Improve Media App Performance with Hardware Acceleration

Intel® processor architecture is becoming more and more GPU-centric, unlocking amazing opportunities for much faster performance simply by off-loading media processing from the CPU to the GPU. There are a variety of tools that developers can use to get better performance out of their media applications, including ones that are free and fairly easy to use. 

This blog covers:

  • An overview of computing architectures and current Intel GPU capabilities
  • How to implement hardware acceleration using FFmpeg
  • How to implement hardware acceleration using the Intel® Media SDK, or the same component in Intel® Media Server Studio (depending on your platform target)

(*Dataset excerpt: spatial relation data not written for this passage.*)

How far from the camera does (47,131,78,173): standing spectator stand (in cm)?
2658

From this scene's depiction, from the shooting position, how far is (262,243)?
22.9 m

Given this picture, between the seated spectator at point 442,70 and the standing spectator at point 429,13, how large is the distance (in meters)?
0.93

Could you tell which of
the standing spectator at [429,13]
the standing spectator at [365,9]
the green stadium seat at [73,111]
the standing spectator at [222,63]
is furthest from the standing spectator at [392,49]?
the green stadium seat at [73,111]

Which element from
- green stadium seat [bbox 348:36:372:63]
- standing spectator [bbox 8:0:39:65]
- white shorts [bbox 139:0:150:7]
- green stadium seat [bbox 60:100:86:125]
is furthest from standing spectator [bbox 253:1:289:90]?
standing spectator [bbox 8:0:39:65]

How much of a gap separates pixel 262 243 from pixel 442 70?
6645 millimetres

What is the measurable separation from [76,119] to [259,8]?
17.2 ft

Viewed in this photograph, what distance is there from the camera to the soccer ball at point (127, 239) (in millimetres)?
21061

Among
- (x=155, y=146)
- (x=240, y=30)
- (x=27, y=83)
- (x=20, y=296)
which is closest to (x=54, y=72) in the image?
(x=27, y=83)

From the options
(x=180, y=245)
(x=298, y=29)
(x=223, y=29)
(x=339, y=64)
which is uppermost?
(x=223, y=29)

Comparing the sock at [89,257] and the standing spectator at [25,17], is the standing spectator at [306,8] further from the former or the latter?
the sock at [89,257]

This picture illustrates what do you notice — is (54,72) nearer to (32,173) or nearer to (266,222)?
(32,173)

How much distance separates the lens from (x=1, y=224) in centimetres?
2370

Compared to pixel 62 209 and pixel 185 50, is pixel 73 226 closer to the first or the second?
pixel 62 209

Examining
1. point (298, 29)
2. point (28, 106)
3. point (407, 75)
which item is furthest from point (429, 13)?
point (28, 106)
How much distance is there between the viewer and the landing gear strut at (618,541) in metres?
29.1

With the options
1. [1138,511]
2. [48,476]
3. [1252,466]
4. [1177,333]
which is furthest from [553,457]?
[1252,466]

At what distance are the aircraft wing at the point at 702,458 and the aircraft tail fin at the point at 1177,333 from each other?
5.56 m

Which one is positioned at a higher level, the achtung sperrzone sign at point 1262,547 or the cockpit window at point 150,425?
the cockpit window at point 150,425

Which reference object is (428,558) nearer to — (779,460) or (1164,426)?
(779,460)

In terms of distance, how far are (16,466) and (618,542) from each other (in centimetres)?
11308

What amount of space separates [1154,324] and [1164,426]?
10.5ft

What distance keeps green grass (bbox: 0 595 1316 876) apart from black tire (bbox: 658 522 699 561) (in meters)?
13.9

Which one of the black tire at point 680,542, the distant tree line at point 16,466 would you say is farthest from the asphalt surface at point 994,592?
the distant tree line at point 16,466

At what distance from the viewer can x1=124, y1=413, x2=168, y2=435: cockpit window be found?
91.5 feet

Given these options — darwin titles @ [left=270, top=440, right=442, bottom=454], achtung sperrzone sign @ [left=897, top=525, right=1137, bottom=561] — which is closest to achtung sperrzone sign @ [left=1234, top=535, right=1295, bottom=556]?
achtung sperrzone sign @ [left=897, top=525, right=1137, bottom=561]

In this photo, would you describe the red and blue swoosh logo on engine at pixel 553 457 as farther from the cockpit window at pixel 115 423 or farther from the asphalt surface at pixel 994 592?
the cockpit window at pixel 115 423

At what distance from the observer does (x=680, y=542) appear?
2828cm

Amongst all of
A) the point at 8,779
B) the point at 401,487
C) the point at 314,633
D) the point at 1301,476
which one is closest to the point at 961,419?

If you're looking for performance improvements with your multimedia processing but are not sure where to start,  experiment with FFmpeg first. Benchmark using software processing, then simply change to hardware acceleration and check the performance difference. Then add use of the Intel Media SDK and again compare running against different codecs and configurations.
 

Computing Architecture:  From Superscaler to Heterogeneous

In order to put the relevance of the GPU evolution into perspective, let's reflect back on advances made in CPU architecture.

Stepping back into the 1990s, the first major advance came with Superscaler architecture, providing greater throughput by running instruction-level parallelism within a single processor.

Figure 1. Superscalar Architecture

 

Then, the early 2000's brought Multicore Architecture (1 CPU with more than one Processing Unit). Homogeneous cores (all identical) could run multiple threads at once (Thread Level Parallelism). 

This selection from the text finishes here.